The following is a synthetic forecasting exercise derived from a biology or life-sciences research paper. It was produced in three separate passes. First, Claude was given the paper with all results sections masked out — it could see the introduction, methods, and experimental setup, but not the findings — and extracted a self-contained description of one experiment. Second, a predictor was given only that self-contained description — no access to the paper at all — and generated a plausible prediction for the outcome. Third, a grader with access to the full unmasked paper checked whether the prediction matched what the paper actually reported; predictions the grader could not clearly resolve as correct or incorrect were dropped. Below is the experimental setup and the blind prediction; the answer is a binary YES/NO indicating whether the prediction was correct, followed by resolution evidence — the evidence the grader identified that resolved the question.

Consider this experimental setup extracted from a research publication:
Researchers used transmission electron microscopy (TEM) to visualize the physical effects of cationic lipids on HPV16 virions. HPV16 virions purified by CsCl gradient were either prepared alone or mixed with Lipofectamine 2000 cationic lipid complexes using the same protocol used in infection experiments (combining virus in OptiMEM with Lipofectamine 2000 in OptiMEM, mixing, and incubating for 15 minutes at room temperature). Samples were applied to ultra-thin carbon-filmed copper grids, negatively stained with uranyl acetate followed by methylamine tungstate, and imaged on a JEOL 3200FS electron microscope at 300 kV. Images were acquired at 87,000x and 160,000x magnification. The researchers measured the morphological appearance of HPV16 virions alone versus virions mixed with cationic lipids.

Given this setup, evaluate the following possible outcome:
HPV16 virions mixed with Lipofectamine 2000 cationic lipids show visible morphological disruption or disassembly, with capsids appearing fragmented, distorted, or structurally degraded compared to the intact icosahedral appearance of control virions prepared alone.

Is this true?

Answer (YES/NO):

============================================================

WORK INSTRUCTION: What you return should be the records above, repeated exactly.

RESPONSE TO THIS EXERCISE:
The following is a synthetic forecasting exercise derived from a biology or life-sciences research paper. It was produced in three separate passes. First, Claude was given the paper with all results sections masked out — it could see the introduction, methods, and experimental setup, but not the findings — and extracted a self-contained description of one experiment. Second, a predictor was given only that self-contained description — no access to the paper at all — and generated a plausible prediction for the outcome. Third, a grader with access to the full unmasked paper checked whether the prediction matched what the paper actually reported; predictions the grader could not clearly resolve as correct or incorrect were dropped. Below is the experimental setup and the blind prediction; the answer is a binary YES/NO indicating whether the prediction was correct, followed by resolution evidence — the evidence the grader identified that resolved the question.

Consider this experimental setup extracted from a research publication:
Researchers used transmission electron microscopy (TEM) to visualize the physical effects of cationic lipids on HPV16 virions. HPV16 virions purified by CsCl gradient were either prepared alone or mixed with Lipofectamine 2000 cationic lipid complexes using the same protocol used in infection experiments (combining virus in OptiMEM with Lipofectamine 2000 in OptiMEM, mixing, and incubating for 15 minutes at room temperature). Samples were applied to ultra-thin carbon-filmed copper grids, negatively stained with uranyl acetate followed by methylamine tungstate, and imaged on a JEOL 3200FS electron microscope at 300 kV. Images were acquired at 87,000x and 160,000x magnification. The researchers measured the morphological appearance of HPV16 virions alone versus virions mixed with cationic lipids.

Given this setup, evaluate the following possible outcome:
HPV16 virions mixed with Lipofectamine 2000 cationic lipids show visible morphological disruption or disassembly, with capsids appearing fragmented, distorted, or structurally degraded compared to the intact icosahedral appearance of control virions prepared alone.

Is this true?

Answer (YES/NO):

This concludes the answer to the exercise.